Task directions:
In two sentences, summarize the text on OCR curation and export that appears below.

6.6 Curation and PII identification

Now that we have extracted the text, we must analyze it for preservation risks. We will perform Content Analysis to:

Detect PII: Automatically scan for sensitive patterns like Email Addresses or Social Security Numbers.
Assess Quality: Flag documents with low confidence scores (< 85%), which usually indicate blurry scans or faint handwriting that require manual review.
Identify Empty Files: Flag files where the extraction resulted in empty strings, indicating potential errors or blank pages.

Code

if (run_ocr && exists("ocr_results")) {
  curated_data <- ocr_results %>%
    mutate(
      # 1. PII Regex Patterns (Emails and SSN-like formats)
      has_email = str_detect(extracted_text, "[a-zA-Z0-9._%+-]+@[a-zA-Z0-9.-]+\\.[a-zA-Z]{2,}"),
      has_ssn = str_detect(extracted_text, "\\b\\d{3}-\\d{2}-\\d{4}\\b"),
      
      # 2. Apply Curation Flags
      flag_low_conf = ifelse(ocr_confidence < 0.85, "LOW_CONFIDENCE", NA),
      flag_pii = ifelse(has_email | has_ssn, "POSSIBLE_PII", NA),
      # Flag if the extracted text is suspiciously short (under 10 chars)
      flag_empty = ifelse(nchar(extracted_text) < 10, "NO_TEXT_EXTRACTED", NA)
    ) %>%
    # Combine flags into a single readable column
    unite("curation_flags", starts_with("flag_"), sep = "; ", na.rm = TRUE, remove = FALSE)
  
  # Preview files that need attention
  curated_data %>% 
    select(filename, ocr_confidence, curation_flags)
} else {
  message("Skipping Curation Logic (Demo Mode).")
}

6.7 Export the results

The following chunck performs_

Saves Sidecar Files: It creates a separate .txt file for every document containing its full extracted text. This is the archival best practice you asked for.
Saves the Metadata Report: It saves the CSV with all the flags and confidence scores, but excludes the massive text blocks to keep the CSV clean and usable.

Code

if (run_ocr && exists("curated_data")) {
  # 1. Setup Output Directory
  output_dir <- "Results/Inspect_OCR"
  dir.create(output_dir, recursive = TRUE, showWarnings = FALSE)
  
  # 2. Save Individual Text Files (Sidecars)
  # This loops through every file and writes its content to a matching .txt file
  curated_data %>%
    filter(!is.na(extracted_text) & extracted_text != "") %>%
    pwalk(function(filename, extracted_text, ...) {
      # Create a txt filename (e.g., "document.pdf.txt")
      txt_name <- paste0(output_dir, "/", filename, ".txt")
      writeLines(extracted_text, txt_name)
    })
  
  # 3. Save Administrative Metadata (CSV)

Data extract:
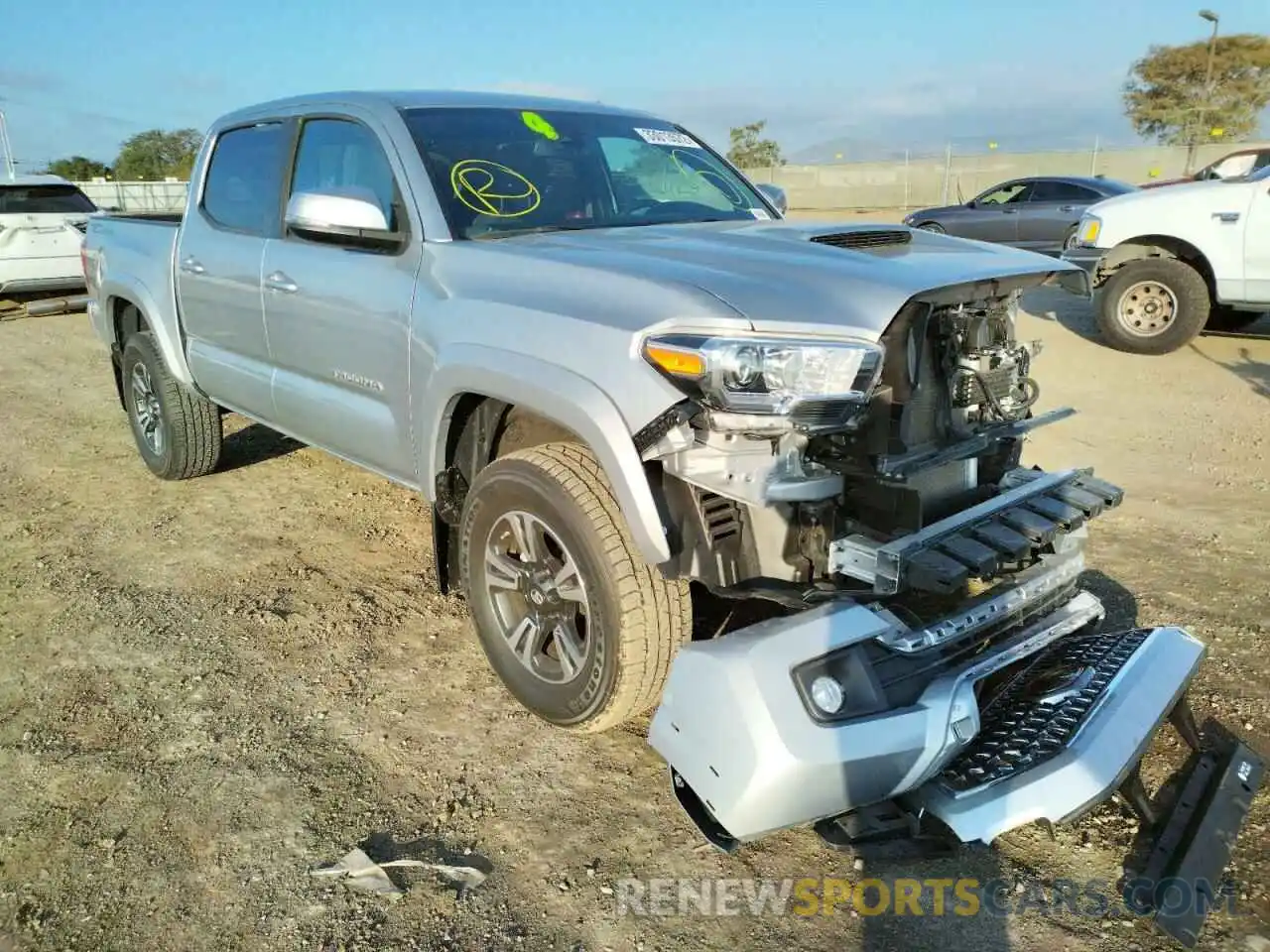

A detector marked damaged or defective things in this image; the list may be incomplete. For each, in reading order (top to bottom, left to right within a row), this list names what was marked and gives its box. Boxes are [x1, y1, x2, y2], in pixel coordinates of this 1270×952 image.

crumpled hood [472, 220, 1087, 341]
--
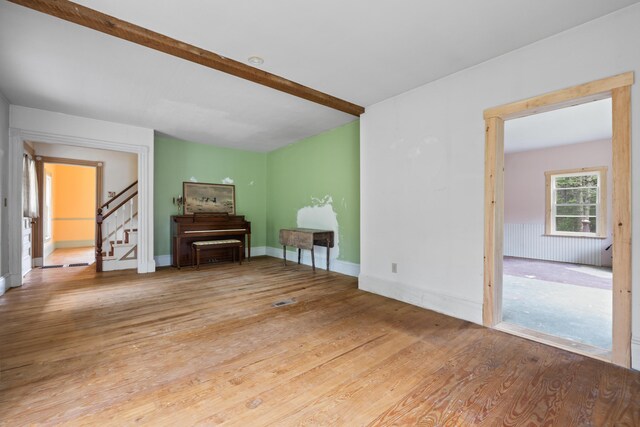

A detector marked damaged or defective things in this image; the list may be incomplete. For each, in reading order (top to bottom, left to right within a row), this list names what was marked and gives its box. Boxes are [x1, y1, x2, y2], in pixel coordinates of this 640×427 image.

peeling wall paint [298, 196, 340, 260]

Answer section:
The text analyzes extracted text by scanning for sensitive patterns such as email addresses and Social Security numbers, flagging documents with confidence scores below 85% for manual review, and flagging files whose extraction produced empty strings. It then exports the results by saving a separate .txt file holding the full extracted text for every document, along with a CSV report that keeps the flags and confidence scores but leaves out the large text blocks.